Stated goal: Return exactly the lines of the entries that start at the line containing "Could you tell me which of" and continue to the last line. Omit the pictures.

Records:
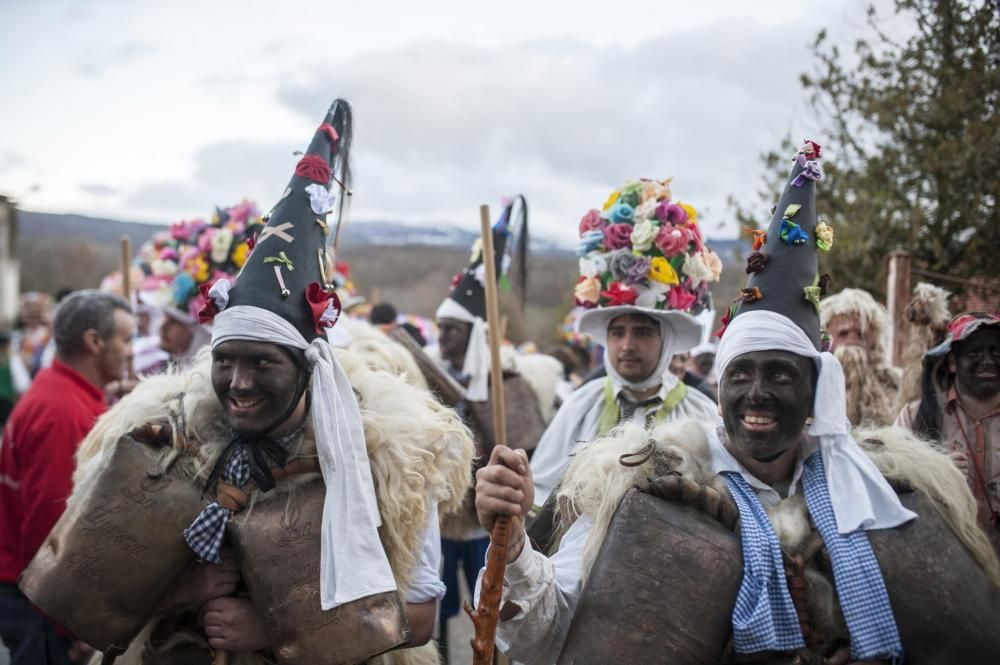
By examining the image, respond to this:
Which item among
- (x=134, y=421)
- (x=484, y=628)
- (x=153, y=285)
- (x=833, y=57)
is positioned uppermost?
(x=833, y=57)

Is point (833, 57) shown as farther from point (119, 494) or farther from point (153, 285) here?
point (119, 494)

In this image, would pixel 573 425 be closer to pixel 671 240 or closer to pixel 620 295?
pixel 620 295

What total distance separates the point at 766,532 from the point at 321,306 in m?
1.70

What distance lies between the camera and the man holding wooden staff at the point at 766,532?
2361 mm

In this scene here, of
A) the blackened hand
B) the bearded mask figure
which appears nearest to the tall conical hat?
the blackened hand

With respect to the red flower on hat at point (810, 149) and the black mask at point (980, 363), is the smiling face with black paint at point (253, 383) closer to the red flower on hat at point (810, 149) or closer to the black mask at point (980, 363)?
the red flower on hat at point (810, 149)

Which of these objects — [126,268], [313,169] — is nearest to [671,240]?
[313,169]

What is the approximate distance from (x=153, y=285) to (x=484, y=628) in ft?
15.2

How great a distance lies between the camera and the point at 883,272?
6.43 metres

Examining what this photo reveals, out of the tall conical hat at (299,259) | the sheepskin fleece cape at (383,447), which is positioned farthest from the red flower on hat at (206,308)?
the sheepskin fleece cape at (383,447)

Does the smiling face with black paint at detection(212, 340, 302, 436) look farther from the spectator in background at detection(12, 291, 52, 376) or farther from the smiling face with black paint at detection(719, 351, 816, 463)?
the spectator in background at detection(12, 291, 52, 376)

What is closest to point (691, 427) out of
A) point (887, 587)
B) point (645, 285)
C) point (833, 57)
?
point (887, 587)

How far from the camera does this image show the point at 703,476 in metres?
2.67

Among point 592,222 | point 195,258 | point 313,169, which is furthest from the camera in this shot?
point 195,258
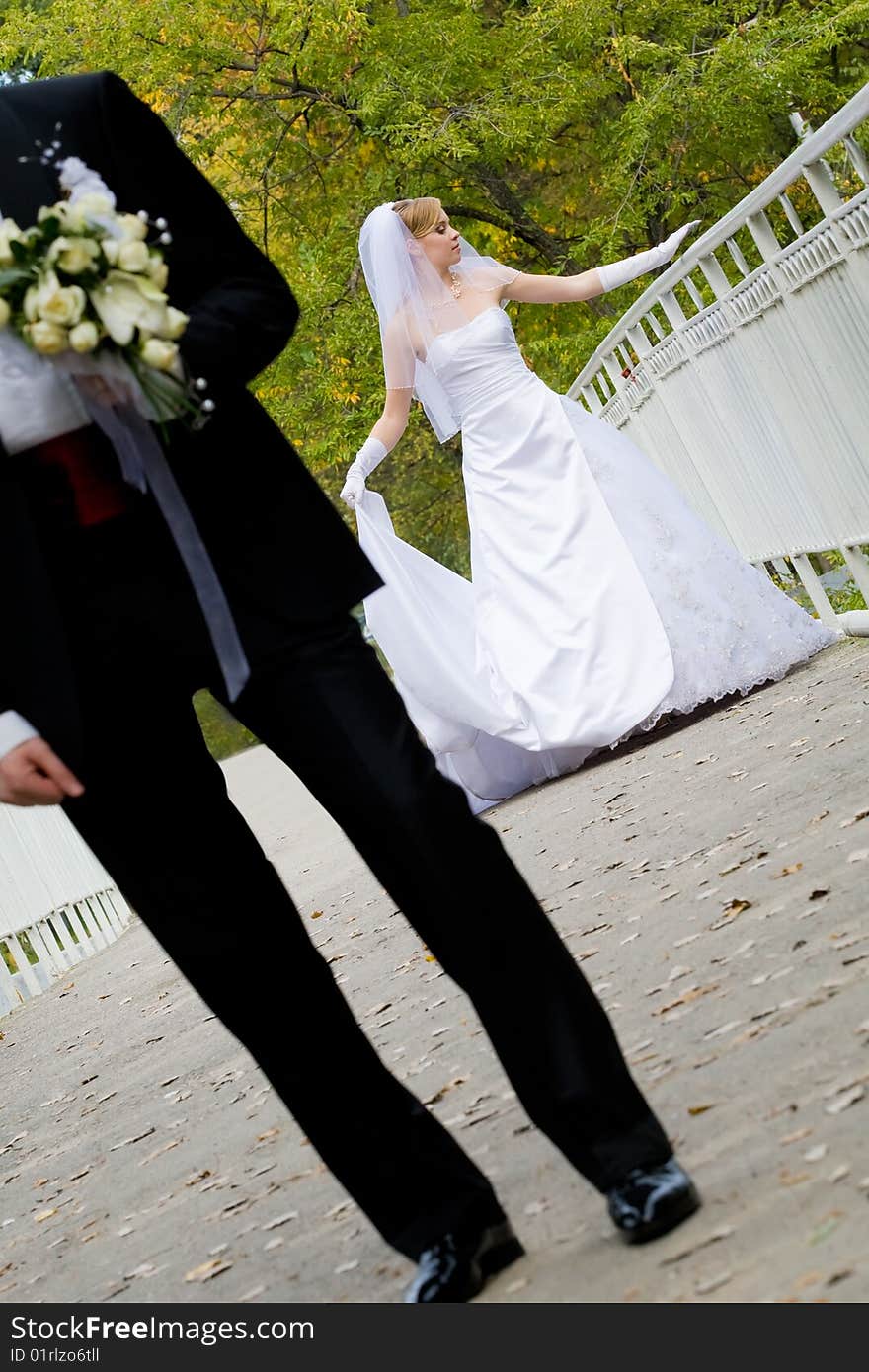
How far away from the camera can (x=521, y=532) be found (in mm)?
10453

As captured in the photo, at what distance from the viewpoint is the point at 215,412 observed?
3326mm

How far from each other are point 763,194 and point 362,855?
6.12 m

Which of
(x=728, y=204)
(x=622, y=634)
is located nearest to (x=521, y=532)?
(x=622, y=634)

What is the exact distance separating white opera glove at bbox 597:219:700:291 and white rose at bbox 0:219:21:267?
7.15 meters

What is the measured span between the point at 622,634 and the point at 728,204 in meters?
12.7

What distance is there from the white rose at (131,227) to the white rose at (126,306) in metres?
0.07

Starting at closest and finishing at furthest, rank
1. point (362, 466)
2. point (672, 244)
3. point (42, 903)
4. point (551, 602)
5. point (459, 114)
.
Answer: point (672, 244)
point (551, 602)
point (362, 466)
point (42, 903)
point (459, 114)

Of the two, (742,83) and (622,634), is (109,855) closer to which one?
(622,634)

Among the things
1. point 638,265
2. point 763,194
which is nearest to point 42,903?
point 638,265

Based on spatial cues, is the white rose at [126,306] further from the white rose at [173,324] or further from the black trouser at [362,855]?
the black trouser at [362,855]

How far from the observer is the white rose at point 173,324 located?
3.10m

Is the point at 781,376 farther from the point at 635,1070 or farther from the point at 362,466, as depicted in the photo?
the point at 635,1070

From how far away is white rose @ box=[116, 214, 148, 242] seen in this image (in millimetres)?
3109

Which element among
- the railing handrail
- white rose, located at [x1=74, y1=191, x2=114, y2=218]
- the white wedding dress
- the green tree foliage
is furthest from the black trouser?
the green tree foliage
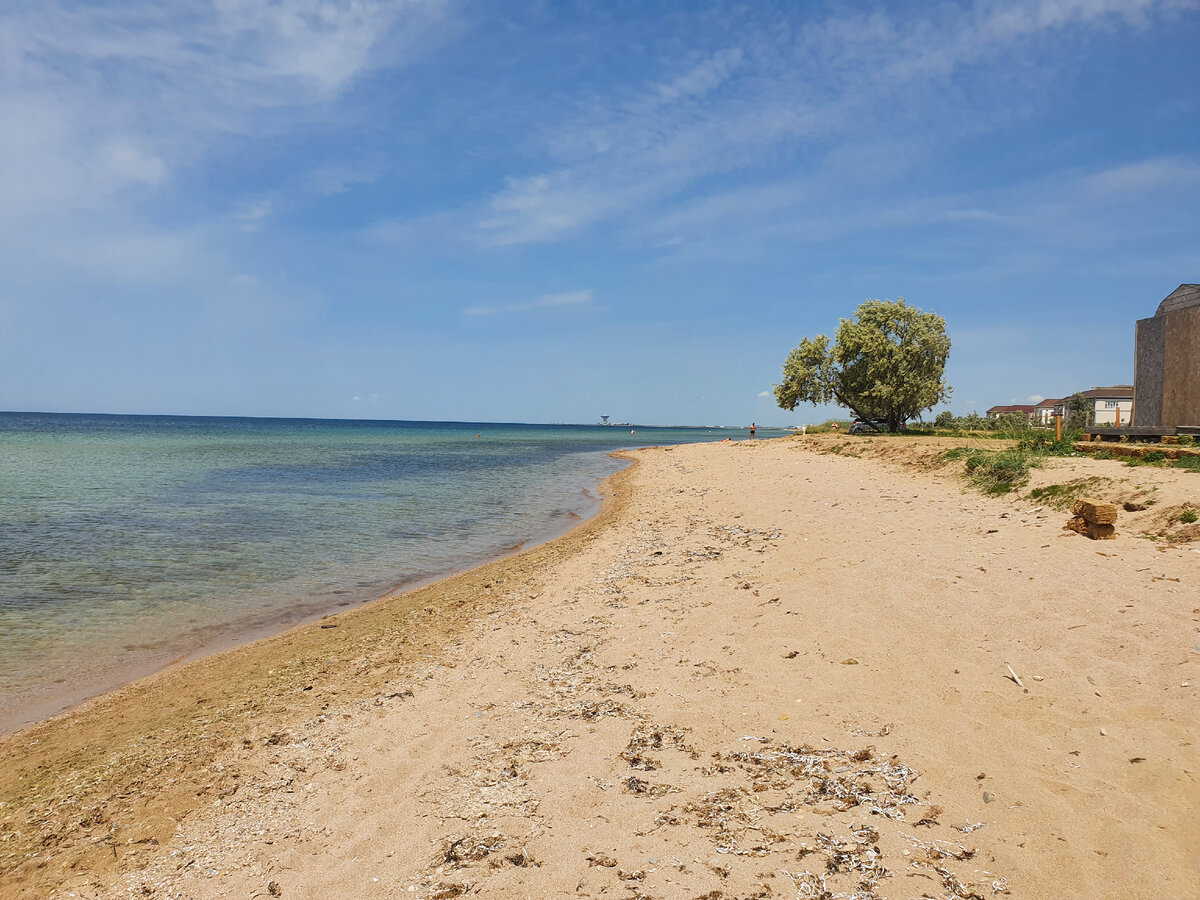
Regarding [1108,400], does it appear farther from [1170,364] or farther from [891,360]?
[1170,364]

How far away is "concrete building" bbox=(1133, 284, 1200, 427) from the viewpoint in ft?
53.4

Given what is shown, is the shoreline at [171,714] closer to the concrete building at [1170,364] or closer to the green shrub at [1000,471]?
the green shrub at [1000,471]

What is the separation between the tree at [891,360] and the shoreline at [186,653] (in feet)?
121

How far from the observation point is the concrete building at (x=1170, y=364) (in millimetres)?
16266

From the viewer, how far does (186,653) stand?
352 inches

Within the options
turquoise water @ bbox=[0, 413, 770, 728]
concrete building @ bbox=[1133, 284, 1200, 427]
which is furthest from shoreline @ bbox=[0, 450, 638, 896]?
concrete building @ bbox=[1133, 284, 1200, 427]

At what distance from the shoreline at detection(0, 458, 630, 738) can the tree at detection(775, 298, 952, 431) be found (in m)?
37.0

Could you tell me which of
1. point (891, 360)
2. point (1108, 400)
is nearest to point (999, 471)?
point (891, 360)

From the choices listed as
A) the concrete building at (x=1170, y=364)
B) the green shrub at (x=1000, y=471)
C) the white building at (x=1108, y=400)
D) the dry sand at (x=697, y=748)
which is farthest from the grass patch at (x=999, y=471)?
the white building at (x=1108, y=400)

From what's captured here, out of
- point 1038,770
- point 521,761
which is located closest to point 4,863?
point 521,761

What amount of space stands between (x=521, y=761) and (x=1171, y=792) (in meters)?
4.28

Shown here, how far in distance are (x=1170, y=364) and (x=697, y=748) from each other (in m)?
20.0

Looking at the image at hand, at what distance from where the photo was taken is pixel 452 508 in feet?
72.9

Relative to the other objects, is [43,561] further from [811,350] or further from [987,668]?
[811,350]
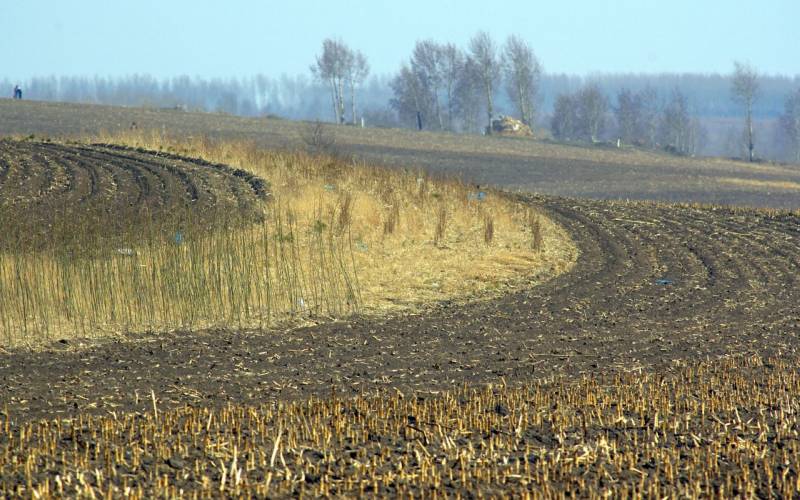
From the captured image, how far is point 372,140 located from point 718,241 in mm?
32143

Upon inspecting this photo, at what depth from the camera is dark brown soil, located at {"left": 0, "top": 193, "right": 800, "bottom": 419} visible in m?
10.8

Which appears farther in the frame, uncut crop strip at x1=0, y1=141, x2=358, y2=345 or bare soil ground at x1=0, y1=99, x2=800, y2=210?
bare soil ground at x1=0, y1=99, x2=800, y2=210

Result for this task:
Could you tell me which of
1. point (891, 360)
2. point (1108, 400)
is nearest to point (999, 471)?
point (891, 360)

From the choices listed as
A) the concrete building at (x=1170, y=364)
B) the green shrub at (x=1000, y=471)
C) the white building at (x=1108, y=400)
D) the dry sand at (x=697, y=748)
which is farthest from the grass patch at (x=999, y=471)?
the white building at (x=1108, y=400)

From what's captured here, out of
- point 1038,770
- point 521,761
which is located closest to point 4,863?
point 521,761

What amount of space stands between (x=521, y=761) and (x=1171, y=792) (in meters)?
4.28

Shown here, how far in distance are (x=1170, y=364) and (x=697, y=748) from each other (in m)?
20.0

Looking at the image at hand, at what distance from where the photo was taken is pixel 452 508 in feet?
72.9

Relative to the other objects, is [43,561] further from [811,350] or further from [987,668]?
[811,350]
From the captured image, how far is point 372,140 located from point 718,241 in mm?
32143

Upon inspecting this photo, at what depth from the camera is dark brown soil, located at {"left": 0, "top": 193, "right": 800, "bottom": 419} visible in m?
10.8

Which appears farther in the frame, uncut crop strip at x1=0, y1=141, x2=358, y2=345 or bare soil ground at x1=0, y1=99, x2=800, y2=210?
bare soil ground at x1=0, y1=99, x2=800, y2=210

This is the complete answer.